Passage provided:
Boke and Tsukkomi Routine

Called manzai in Japanese, a Boke and Tsukkomi Routine is a kind of Straight Man and Wise Guy duo, but also the interaction between two characters who constantly play off each other. A boke's job is to set up the gag by telling a story or explaining a fact which is obviously false (making him an idiot) or flawed (making him sneaky). The tsukkomi is, roughly, the Straight Man who has to correct him, often physically.

It is common in Osaka so normally both members of the comedy duo will speak in Kansai-ben. Frequently, manzai teams will dress in one of two ways: 1) similarly tailored outfits with complementary color schemes; 2) one (usually the boke) wears casual clothes, and the other (usually the tsukkomi) a respectable business suit. Ironically, the most famous manzai duo of all time, Downtown, reversed this -- Hitoshi Matsumoto, the boke, always wears a suit and tie (albeit with the tie tucked neatly into his trousers), and Masatoshi Hamada, the tsukkomi, always wears something casual. (They're also pretty much single-handedly responsible for the equation of Kansai-ben with funny characters.)

The western equivalent is a Punch and Judy show.

When the characters do this purposely to impress, it's not supposed to be very funny and no one will laugh, despite good intentions. When someone is the tsukkomi for an entire cast, they're probably also the Only Sane Man. When someone is a boke for the whole cast, they're probably also a Cloudcuckoolander. Do not be surprised in a show with a large cast if one character is boke to one person and tsukkomi to another.

Can be Those Two Guys. Compare Right Way, Wrong Way Pair.

Examples of Boke and Tsukkomi Routine include:

Anime and Manga

  • Sket Dance is one giant Shonen-style Boke and Tsukkomi Routine, quite arguably. Although all of the Sket Trio can be any of the two roles depending on the situation, Bossun and Himeko are able to pull off this act masterfully, even when in their everyday interactions with each other.
    • Chiaki Takahasi pointed this out when Bossun met Himeko for the first time.

Provided data:
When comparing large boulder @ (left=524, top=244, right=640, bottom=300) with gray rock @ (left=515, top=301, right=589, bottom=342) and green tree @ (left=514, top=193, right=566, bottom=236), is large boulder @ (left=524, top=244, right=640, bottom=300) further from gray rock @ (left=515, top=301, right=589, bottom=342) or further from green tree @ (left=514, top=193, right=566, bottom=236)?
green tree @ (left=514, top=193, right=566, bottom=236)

The request:
List every individual person or character named in the Boke and Tsukkomi Routine passage.

Complete answer:
Hitoshi Matsumoto, Masatoshi Hamada, Bossun, Himeko, Chiaki Takahasi